• [Trecho fornecido]:
+ + + + +

# "Mais Bom","Mais Mau"



## cordobes82

Olá! Realmente tenho uma dúvida sobre as expressoes do título. Sei que em linhas gerais nao sao corretas, mas eu fiquei com uma dúvida. 

Se eu digo que tenho um celular que nao tira fotos e o seu tira, é claro que eu posso dizer o seguinte: "Seu celular é melhor do que o meu". O meu é bom, mas o seu é melhor ainda.

Mas esta outra situaçao:  meu pai bate na minha mae e o seu nao, aí ficaria "meu pai é melhor que o seu"? Gramaticalmente é o correto, mas o sentido nao me convence. Eu pensaria em "seu pai é mais bom que o meu", porque aqui "bom" nao é empregado no sentido utilitário, mas no da qualidade típica do ser humano a bondade. 
A mesma coisa aconteceria com "mau" no sentido de malvado. 


Obrigado!


----------



## Carfer

cordobes82 said:


> Eu pensaria em "seu pai é mais bom que o meu", porque aqui "bom" nao é empregado no sentido utilitário, mas no da qualidade típica do ser humano a bondade.
> A mesma coisa aconteceria com "mau" no sentido de malvadbrigado!



A forma regular só é permitida em português quando a comparação recai sobre qualidades do mesmo sujeito. Ora você está a comparar qualidades de pessoas diferentes, logo tem de usar a forma sintética,  irregular.


----------



## xiskxisk

cordobes82 said:


> Mas esta outra situaçao:  meu pai bate na minha mae e o seu nao, aí ficaria "meu pai é melhor que o seu"? Gramaticalmente é o correto, mas o sentido nao me convence. Eu pensaria em "seu pai é mais bom que o meu", porque aqui "bom" nao é empregado no sentido utilitário, mas no da qualidade típica do ser humano a bondade.
> A mesma coisa aconteceria com "mau" no sentido de malvado.
> 
> 
> Obrigado!


Melhor, como adjectivo, quer dizer literalmente "mais bom". Não existe diferença de sentido.

Se queres dizer bom no sentido de bondade, então na realidade não é bom que queres dizer mas sim bondoso:

 O teu pai é mais bondoso que o meu.


----------



## cordobes82

Entendi a explicaçao de vocês, e agradeço-lhes, mas continuo achando que algo nao faz sentido....




xiskxisk said:


> Melhor, como adjectivo, quer dizer literalmente "mais bom". Não existe diferença de sentido.
> 
> Se queres dizer bom no sentido de bondade, então na realidade não é bom que queres dizer mas sim bondoso:
> 
> O teu pai é mais bondoso que o meu.




A segunda acepçao do dicionário da palavra bom diz "Que tem bondade". Sei que neste caso é muito mais fácil usar o adjetivo "bondoso" porque nao apresenta logo a dúvida que eu tenho. Mas eu gostaria de usar "bom" mesmo. 

Vamos supor a seguinte situaçao: Existe um homem que é muito bom, generoso com todo mundo, e eu, metaforicamente, quero comparar sua bondade com a de Jesús Cristo. A frase "Ele é melhor que Cristo" me parece estranha. Eu gostaria de expressar que ele tem mais bondade que Jesús Cristo.

+ + + + +

• [Sobre a tarefa]:
Reproduza fielmente a parte do trecho fornecido que vai de "Olá! Realmente tenho" até "é melhor ainda.".

• [Listagem fornecida]:
+ + + + +

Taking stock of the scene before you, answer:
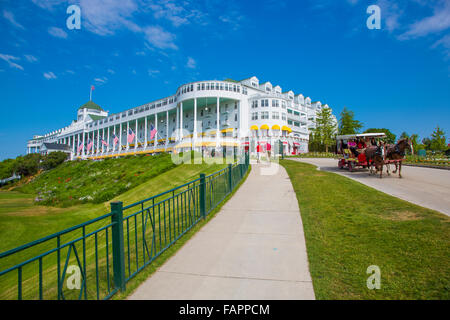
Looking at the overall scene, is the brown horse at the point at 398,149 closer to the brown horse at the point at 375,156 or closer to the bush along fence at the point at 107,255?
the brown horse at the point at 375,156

+ + + + +

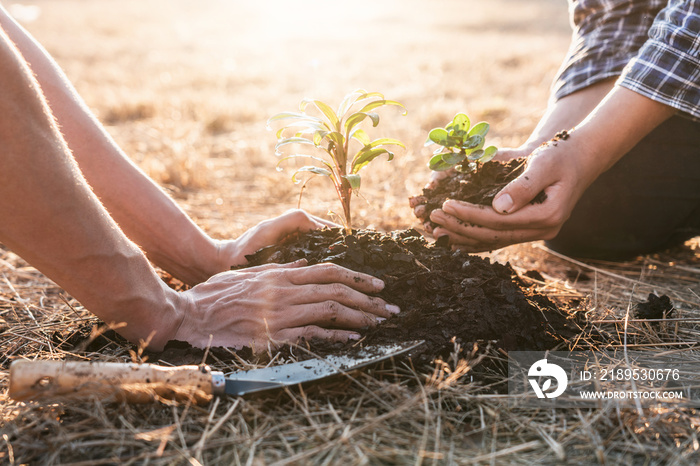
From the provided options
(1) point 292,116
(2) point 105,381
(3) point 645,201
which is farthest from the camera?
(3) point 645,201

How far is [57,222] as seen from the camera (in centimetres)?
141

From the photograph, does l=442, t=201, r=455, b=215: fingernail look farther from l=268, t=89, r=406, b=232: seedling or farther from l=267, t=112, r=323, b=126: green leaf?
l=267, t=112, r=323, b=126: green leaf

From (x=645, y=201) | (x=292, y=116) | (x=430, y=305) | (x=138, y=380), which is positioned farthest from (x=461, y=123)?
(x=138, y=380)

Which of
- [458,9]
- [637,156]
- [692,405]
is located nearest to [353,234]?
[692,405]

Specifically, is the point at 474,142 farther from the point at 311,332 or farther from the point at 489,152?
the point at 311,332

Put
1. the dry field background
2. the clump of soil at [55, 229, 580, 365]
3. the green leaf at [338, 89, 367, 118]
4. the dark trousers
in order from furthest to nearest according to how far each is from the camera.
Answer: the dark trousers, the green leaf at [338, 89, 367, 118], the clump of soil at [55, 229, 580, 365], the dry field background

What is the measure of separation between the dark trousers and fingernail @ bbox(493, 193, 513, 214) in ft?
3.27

+ + + + +

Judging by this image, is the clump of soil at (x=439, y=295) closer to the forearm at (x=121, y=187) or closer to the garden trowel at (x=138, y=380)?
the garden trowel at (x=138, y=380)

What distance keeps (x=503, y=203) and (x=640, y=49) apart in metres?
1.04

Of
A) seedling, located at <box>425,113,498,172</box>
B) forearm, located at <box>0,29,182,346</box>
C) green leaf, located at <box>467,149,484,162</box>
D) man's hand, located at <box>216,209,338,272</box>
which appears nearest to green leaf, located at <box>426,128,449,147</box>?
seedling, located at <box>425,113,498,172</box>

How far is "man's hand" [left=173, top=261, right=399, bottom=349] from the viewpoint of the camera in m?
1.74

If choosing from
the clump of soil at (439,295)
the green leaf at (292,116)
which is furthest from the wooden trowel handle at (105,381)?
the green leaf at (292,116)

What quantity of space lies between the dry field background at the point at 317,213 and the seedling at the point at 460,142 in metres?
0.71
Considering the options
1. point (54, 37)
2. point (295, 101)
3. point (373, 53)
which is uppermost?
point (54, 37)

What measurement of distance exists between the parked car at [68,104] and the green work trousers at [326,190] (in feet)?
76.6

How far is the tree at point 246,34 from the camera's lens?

+ + + + +

• [Resposta à tarefa]:
Olá! Realmente tenho uma dúvida sobre as expressoes do título. Sei que em linhas gerais nao sao corretas, mas eu fiquei com uma dúvida. 

Se eu digo que tenho um celular que nao tira fotos e o seu tira, é claro que eu posso dizer o seguinte: "Seu celular é melhor do que o meu". O meu é bom, mas o seu é melhor ainda.